→ **Selected extract**:
========================

Unseen participation? Impressions from the project panel on EASST conference
Olga Zvonareva
Principal Investigator
Jul 9, 2022
On July 7th, the panel “Unseen participation? When the uninvited shape matters of collective concern” took place during the EASST-2022 conference. The InPart project team convened this panel to explore practices of participation under adverse circumstances.
The panel drew on an understanding that participation can go beyond talk-based and officially-designated formats. For a long time, studies of participation have focused on more formal, organised, and staged participatory events. The main line of analysis has been to check how a specific participatory exercise measures up to particular democratic ideals. STS scholars have been criticising this focus on isolated events and evaluative methodology. As this critique developed, it became possible to think of participation differently. Not only as individuals coming together and talking, preferably detached from their bodies, experiences, and circumstances to be able to think dispassionately - beyond their own interests and about the common good. Rather, it became possible to also think of participation as mundane activities, such as selecting and using particular technologies at home; as a process that does not tap into pre-existing interests and attitudes but brings publics and issues into being; as something that can be done without any stated political intention, simply as a daily, often caring, activities. For example, Ellen Stewart showed how community members developed and maintained a garden attached to a local hospital, improving a view for the patients inside, then allowing patients to venture out and do some gardening themselves or simply enjoy the experience of sitting outside, then bringing flowers for patients inside to arrange. These community members changed the services the hospital provides, and changed its territory. In fact, they changed the hospital itself through their daily activities, but did not think of their practices as participatory and actually denied they did anything political. Yet, we still can discern participatory potential of such practices insofar as they contribute to addressing collective concerns, although in an entirely non-heroic manner, and to the constitution of a shared world.

========================

→ **Extracted entries**:
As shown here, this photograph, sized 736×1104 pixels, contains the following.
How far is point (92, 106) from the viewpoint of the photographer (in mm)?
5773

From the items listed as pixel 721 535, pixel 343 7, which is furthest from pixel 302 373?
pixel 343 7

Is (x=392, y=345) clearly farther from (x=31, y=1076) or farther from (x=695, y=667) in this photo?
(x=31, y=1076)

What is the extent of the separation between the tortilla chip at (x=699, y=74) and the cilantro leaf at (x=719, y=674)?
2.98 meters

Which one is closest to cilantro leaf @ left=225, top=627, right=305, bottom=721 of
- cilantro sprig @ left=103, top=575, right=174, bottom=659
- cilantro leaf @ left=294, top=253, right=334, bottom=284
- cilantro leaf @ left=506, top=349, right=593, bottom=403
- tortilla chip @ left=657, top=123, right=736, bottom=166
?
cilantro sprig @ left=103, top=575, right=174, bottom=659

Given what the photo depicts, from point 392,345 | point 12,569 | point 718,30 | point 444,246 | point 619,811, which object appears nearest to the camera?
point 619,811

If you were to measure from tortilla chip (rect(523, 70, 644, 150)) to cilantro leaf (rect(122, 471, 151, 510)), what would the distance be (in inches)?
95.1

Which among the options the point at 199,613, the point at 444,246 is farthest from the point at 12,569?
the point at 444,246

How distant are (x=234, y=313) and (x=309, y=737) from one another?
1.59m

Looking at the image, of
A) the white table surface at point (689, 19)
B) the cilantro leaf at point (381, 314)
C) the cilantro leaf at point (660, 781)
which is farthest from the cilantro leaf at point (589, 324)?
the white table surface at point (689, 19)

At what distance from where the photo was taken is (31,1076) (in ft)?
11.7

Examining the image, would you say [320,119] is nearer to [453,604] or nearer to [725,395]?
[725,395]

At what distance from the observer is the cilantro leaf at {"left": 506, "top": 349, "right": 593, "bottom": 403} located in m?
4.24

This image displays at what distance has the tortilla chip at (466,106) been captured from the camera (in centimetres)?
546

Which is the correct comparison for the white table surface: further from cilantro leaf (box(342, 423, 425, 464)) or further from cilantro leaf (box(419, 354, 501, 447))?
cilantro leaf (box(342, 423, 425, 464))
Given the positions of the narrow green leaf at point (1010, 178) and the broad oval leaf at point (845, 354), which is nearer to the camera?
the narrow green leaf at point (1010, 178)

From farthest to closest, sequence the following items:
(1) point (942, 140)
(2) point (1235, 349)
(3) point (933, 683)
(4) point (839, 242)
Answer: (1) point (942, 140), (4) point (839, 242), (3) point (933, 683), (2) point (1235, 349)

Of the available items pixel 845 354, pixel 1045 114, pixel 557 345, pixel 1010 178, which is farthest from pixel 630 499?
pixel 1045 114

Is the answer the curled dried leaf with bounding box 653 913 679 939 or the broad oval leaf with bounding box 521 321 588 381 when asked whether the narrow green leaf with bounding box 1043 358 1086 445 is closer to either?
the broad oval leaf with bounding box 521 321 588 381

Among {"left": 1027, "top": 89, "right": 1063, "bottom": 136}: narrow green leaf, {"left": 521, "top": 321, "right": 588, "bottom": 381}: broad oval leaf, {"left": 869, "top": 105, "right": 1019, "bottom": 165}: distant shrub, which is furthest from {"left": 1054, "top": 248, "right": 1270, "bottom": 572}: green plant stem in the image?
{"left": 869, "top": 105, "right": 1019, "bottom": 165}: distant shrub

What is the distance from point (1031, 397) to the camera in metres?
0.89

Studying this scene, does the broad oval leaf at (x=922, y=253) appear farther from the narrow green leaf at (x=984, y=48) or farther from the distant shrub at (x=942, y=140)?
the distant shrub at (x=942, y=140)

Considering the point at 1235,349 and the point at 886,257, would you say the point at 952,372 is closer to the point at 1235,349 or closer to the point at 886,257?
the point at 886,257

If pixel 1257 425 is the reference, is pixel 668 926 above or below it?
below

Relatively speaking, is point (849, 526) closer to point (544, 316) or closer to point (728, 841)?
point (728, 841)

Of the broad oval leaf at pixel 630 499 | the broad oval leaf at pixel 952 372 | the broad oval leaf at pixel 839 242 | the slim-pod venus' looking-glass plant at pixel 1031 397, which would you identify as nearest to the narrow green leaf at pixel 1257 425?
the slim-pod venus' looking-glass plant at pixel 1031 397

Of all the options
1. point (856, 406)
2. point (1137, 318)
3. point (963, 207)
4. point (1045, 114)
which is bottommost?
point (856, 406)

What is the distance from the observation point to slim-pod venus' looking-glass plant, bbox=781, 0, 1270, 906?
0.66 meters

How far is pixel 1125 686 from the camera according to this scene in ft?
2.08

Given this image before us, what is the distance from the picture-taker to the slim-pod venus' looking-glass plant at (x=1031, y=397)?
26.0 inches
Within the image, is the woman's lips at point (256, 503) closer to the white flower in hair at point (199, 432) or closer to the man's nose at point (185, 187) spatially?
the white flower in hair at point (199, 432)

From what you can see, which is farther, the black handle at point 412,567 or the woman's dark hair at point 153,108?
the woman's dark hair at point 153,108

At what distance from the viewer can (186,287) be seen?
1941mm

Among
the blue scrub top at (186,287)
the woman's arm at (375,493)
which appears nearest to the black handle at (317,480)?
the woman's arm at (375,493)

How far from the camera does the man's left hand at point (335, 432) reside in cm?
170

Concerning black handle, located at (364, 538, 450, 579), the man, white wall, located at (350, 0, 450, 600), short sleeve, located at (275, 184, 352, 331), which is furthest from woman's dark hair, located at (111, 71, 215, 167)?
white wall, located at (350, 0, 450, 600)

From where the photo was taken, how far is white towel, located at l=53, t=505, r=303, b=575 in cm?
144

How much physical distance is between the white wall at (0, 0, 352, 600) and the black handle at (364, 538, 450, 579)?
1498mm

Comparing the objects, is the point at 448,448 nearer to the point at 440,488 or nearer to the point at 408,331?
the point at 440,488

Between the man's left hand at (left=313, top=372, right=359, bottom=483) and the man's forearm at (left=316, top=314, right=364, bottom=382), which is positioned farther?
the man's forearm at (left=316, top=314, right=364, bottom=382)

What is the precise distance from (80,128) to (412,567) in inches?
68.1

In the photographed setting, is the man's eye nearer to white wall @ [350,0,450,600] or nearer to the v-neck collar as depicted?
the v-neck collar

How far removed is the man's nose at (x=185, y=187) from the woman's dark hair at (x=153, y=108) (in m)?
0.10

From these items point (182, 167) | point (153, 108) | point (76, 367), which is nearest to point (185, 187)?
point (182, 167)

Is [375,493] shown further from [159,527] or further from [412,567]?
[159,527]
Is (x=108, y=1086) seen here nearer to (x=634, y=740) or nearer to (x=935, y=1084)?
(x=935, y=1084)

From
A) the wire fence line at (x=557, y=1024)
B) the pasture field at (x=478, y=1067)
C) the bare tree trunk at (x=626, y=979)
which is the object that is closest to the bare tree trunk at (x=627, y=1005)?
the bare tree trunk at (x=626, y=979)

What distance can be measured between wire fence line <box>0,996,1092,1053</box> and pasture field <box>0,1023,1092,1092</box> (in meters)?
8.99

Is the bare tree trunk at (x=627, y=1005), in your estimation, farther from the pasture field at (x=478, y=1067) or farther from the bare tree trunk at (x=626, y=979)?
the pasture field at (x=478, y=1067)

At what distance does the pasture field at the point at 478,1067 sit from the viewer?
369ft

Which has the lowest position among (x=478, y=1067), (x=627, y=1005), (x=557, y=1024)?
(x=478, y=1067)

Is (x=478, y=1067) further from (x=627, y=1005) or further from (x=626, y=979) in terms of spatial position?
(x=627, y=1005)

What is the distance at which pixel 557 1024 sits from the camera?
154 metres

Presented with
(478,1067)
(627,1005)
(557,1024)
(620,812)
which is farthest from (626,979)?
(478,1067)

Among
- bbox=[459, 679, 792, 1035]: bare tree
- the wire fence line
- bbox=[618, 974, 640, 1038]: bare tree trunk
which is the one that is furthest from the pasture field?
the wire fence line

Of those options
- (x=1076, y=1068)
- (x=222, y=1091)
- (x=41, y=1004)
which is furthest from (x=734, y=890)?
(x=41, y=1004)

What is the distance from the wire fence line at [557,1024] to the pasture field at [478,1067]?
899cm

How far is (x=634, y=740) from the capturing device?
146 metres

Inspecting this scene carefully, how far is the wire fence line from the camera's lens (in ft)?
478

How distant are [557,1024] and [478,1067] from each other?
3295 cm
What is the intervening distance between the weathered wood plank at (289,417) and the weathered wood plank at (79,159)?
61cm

========================

→ **Your instructions**: According to the EASST panel post, which project team convened the panel? The records play no part in this task.

→ **Exercise response**: The InPart project team.